=== Testo dell'esercizio ===

Peggio che andar di notte. Babycall di Pal Sletaune è un filmetto di genere, che gioca, come sembra essere molto di moda negli ultimi tempi, con il tema della malattia mentale. Il didascalismo al limite dell’offesa dell’intelligenza, la prevedibilità e l’inconsistenza della storia tengono in ostaggio lo spettatore, che, già dopo venti minuti, ha ben compreso di star perdendo tempo.
Il recensore, nelle vesti di ‘scrivano’, si limiterà a riferire la sinossi.

=== Dati forniti ===

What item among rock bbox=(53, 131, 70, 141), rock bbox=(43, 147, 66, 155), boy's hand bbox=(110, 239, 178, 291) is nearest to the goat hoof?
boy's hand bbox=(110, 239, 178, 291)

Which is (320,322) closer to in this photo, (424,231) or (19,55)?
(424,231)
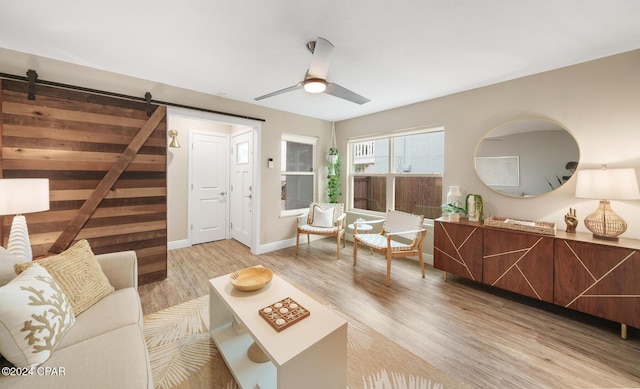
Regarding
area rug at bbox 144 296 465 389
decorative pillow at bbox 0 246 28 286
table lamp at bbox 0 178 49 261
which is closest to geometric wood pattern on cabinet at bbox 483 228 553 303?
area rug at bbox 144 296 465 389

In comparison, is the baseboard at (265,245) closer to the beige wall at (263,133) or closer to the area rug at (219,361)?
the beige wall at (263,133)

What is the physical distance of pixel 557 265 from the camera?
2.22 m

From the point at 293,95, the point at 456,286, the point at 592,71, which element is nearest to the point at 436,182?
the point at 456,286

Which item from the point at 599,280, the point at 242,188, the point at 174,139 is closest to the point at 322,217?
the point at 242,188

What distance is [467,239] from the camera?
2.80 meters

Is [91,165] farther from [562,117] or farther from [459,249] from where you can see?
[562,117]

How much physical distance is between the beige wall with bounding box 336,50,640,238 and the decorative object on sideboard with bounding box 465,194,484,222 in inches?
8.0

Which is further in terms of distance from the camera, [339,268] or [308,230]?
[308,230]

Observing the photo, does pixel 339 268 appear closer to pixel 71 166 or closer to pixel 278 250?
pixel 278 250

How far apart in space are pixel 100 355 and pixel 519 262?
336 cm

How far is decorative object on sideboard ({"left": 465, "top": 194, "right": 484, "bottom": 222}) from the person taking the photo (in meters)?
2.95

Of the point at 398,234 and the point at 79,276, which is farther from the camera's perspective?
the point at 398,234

===
=== Dati forniti ===

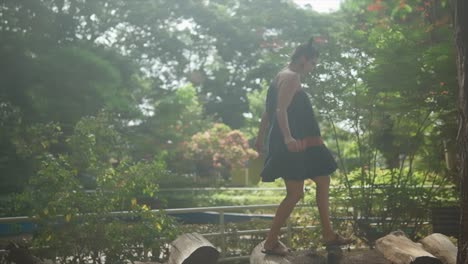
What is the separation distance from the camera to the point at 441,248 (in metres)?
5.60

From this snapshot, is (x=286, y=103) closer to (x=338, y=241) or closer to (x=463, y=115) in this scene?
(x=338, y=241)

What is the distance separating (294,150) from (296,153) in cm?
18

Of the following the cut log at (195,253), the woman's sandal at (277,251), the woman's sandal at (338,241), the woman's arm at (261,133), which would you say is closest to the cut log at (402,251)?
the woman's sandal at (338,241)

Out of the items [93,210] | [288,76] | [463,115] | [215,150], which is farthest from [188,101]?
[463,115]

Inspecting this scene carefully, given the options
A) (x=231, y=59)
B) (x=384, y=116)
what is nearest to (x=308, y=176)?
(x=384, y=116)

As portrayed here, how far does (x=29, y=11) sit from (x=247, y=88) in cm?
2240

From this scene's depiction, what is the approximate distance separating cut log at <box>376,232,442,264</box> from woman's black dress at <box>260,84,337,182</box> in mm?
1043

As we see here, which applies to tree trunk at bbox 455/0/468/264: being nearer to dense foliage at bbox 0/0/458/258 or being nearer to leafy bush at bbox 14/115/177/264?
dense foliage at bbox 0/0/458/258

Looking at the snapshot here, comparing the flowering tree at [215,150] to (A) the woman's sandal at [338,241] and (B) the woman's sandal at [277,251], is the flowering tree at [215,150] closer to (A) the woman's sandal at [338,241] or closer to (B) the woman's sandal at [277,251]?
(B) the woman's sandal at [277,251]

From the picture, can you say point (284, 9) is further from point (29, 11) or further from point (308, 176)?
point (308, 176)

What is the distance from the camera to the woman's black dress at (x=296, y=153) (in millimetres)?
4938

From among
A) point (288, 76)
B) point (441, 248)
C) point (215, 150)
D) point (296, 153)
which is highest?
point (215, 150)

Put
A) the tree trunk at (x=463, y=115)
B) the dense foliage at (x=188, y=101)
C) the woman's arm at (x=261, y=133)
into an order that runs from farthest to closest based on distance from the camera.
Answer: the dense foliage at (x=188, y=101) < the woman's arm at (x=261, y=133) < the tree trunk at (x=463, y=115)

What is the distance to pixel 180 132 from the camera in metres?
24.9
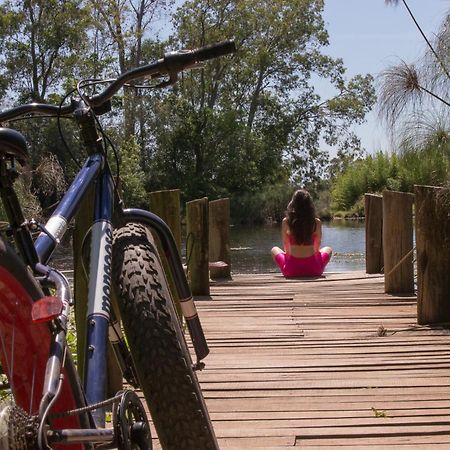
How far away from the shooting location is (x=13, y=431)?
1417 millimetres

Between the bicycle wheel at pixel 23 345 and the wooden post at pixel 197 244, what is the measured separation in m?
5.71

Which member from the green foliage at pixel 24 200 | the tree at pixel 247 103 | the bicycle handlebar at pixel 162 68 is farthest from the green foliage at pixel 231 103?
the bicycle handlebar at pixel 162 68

===
=== Dati forniti ===

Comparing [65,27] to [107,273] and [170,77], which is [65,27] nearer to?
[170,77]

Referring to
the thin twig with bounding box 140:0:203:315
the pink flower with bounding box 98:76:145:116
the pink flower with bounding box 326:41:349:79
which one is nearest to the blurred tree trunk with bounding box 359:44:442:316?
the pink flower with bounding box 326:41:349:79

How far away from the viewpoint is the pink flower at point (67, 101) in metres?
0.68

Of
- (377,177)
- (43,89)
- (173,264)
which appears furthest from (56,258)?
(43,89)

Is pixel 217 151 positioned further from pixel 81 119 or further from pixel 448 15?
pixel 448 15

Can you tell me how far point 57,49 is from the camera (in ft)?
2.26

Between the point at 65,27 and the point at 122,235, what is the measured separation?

===

## Obiettivo dell'esercizio
Prosegui la recensione del film Babycall a partire dalla sua ultima frase.

## Risposta scritta
Anna (Noomi Rapace) e suo figlio Anders (Vetle Qvenild Werring), di 8 anni, per sfuggire al padre violento del bambino si trasferiscono in un luogo segreto, all’interno di un enorme condominio. Anna teme che il suo ex marito possa trovarli e compra un Babycall, affinché Anders sia al sicuro mentre dorme e lei possa ascoltarne suoni e rumori dall’altra stanza. Dall’apparecchio, però, echeggiano strani gemiti che sembrano provenire da altre parti dell’edificio: Anna ascolta quello che crede sia l’omicidio di un bambino. Nel frattempo, Anders incontra una misteriosa presenza infantile che appare e scompare. Sa qualcosa dei suoni provenienti dal Babycall? Perché c’è del sangue su un disegno di Anders? Madre e figlio sono ancora in pericolo?